Cuando estalló el COVID-19 como resultado de la mutación de los coronavirus, era tan patógeno para los humanos y otros mamíferos que parecía posible una disminución del tamaño de la población de clase trabajadora que produce plusvalía. Esto produciría una crisis en la producción de plusvalía, en contraposición a la realización de la plusvalía que ya se había producido.
La producción exitosa de plusvalía no garantiza que ésta se realice en términos del valor de uso de la mercancía dinero. Sin embargo, si no se produce plusvalía, existe la garantía de que no habrá ganancias.
En marzo de 2020, cuando se hizo evidente que el COVID había llegado a Estados Unidos, los gobiernos capitalistas entraron en pánico y lanzaron medidas de confinamiento que esperaban acabar con la pandemia en cuestión de semanas. Esta vez, tuvimos suerte en el sentido de que, aunque se cobraron muchas vidas, incluidas las de productores y potenciales productores de plusvalía, gracias a la ciencia médica moderna se desarrollaron vacunas que frenaron la pandemia lo suficiente como para evitar lo peor.

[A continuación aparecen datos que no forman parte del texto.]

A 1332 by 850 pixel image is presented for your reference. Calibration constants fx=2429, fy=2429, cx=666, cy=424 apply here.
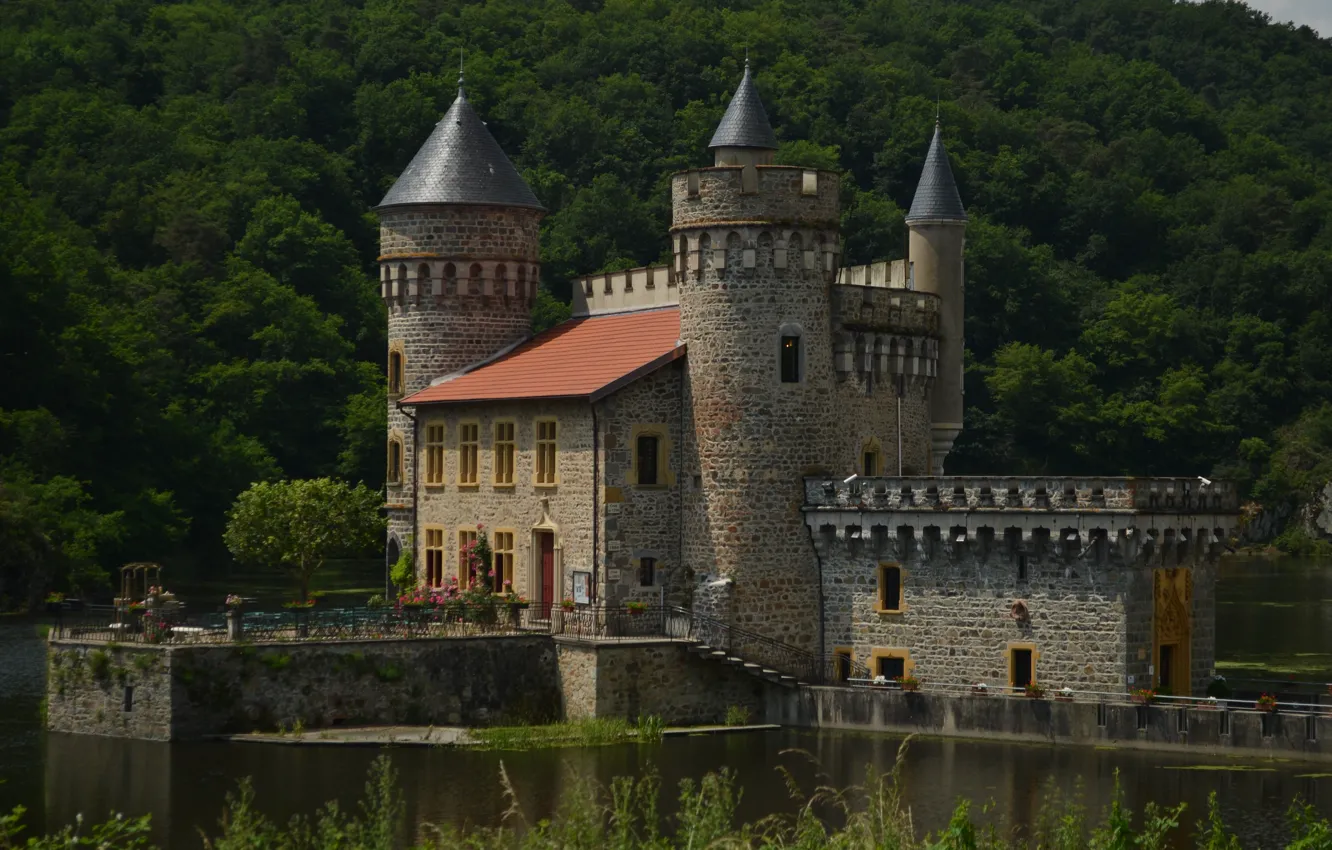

El capitalismo no puede permitirse el lujo de suspender por mucho tiempo la producción de plusvalía.
Los cierres duraron lo suficiente como para afectar la evolución del ciclo industrial. Había indicios de que, tras diez años de recuperación del ciclo industrial, aunque débil, se avecinaba una nueva recesión, ya que el crecimiento económico, en particular el gasto de capital de las empresas, se estaba acelerando. Si se hubiera producido una recesión, el capitalismo podría haberse estabilizado durante otra década.
La reducción repentina de la producción de materias primas provocada por los cierres amenazó con provocar una importante crisis crediticia. Las crisis crediticias modernas pueden surgir cuando la sobreproducción de materias primas hace imposible que los capitalistas que han producido pero aún no han vendido sus materias primas paguen sus deudas, como en 2008. Sin embargo, si no se producen materias primas, esto también provoca una crisis crediticia.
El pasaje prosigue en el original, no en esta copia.